Adobe's Apollo Aims To Take Web Apps Offline
Adobe's fledgling Apollo project aims to let developers easily make Web applications available for offline use.
June 15, 2006
Adobe is cooking up a new project that aims to unfurl a snag in the Web 2.0 rush toward Web applications: How can users interact with those applications when they're offline?
Separate offline application clients are the traditional workaround, but developing them is difficult. Adobe's fledgling Apollo project aims to create a middleware layer that will allow developers to easily build in hooks for portability to an offline client.
The project is one of the first fruits of Adobe's merger with Macromedia late last year, according to Adobe Chief Software Architect Kevin Lynch, who came from Macromedia and worked on the companies' integration team. Apollo sprung from discussions about how Adobe can help developers leverage its broad collection of content presentation technology, which includes Flash, PDF and the Flex development framework.

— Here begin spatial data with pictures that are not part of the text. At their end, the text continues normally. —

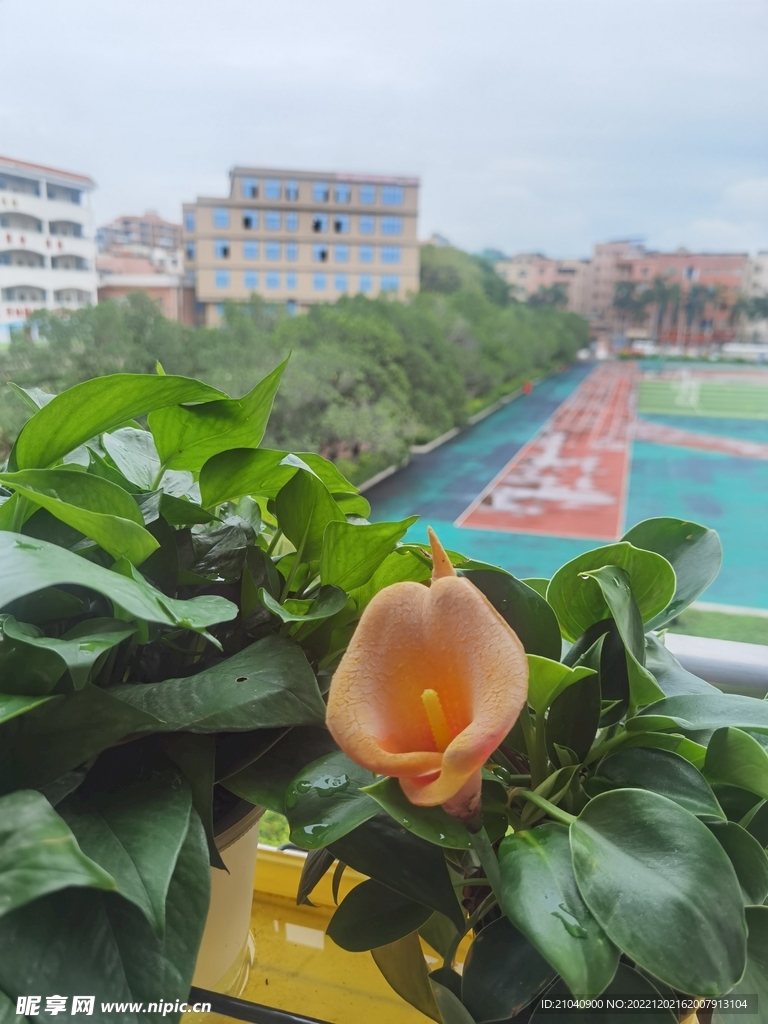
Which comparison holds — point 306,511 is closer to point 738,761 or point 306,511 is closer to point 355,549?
point 355,549

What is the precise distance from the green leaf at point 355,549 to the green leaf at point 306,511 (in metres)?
0.01

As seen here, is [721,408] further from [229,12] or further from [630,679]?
[630,679]

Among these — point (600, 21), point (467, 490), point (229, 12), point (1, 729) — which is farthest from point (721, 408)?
point (1, 729)

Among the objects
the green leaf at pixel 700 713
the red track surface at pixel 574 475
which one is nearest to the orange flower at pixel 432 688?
the green leaf at pixel 700 713

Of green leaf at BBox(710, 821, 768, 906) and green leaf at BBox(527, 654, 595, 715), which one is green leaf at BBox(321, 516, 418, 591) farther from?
green leaf at BBox(710, 821, 768, 906)

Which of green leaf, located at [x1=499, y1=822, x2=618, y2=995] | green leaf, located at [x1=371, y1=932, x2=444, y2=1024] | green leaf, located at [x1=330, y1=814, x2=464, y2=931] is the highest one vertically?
green leaf, located at [x1=499, y1=822, x2=618, y2=995]

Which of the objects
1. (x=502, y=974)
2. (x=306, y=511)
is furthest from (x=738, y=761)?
(x=306, y=511)

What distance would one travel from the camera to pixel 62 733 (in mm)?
333

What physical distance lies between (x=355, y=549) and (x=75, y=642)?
159mm

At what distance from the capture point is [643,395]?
2980 mm

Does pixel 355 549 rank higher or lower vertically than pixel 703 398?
higher

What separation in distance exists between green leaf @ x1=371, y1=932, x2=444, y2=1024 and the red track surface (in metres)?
2.45

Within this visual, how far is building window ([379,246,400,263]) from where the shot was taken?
2.34 meters

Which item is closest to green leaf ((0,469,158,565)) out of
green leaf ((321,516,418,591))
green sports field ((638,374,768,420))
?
green leaf ((321,516,418,591))
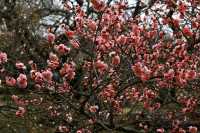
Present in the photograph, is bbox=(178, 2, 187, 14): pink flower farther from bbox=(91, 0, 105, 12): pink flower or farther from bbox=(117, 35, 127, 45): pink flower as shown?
bbox=(91, 0, 105, 12): pink flower

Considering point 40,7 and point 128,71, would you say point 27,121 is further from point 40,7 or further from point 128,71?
point 40,7

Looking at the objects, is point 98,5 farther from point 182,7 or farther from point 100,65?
point 182,7

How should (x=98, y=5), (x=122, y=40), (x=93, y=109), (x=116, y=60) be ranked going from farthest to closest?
(x=122, y=40)
(x=93, y=109)
(x=116, y=60)
(x=98, y=5)

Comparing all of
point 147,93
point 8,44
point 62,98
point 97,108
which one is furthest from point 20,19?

Adobe envisions Apollo hewing to the business model it uses with Flash and Adobe Reader. Client downloads and much of the back-end specification technology will be free. Commercial Adobe products, such as its Flex Builder IDE, will include tools to help developers build Apollo integration. Eventually, Lynch envisions end users of Apollo-compatible Web applications clicking a button to launch the client and make the Web application they're using available offline.
Apollo is still in the incubation stage, and few details are available on the fledgling technology. Adobe plans to post a developer release on its Adobe Labs site "sometime this year," Lynch said, adding that a formal release is slated for the first half of next year.The new Apollo venture comes as Adobe is fortifying its product line against a looming onslaught from Microsoft, which is working on a host of new technology aimed squarely at Adobe's customer base.
Microsoft's Expression line of software for Web developers and designers will go head to head with Adobe products like Dreamweaver and Flex. Also, Microsoft's upcoming Windows Vista operating system and its underlying Windows Presentation Foundation include document format and rich-application features that could undercut Adobe's PDF and Flash. The growing tension between the two giants recently escalated into a murky wrangle about how deeply Microsoft will incorporate PDF support into Office 2007.
Although much of Microsoft's new technology won't be ready until late this year at the earliest, Adobe is on the verge of releasing a major overhaul of its Flex framework. Released in beta form in February, Flex 2.0 is due to ship at the end of the month. The new Flex includes major changes to the framework's packaging and licensing model, with Adobe breaking out the Flex Builder IDE and making it available for purchase separately from Flex's enterprise data services tools.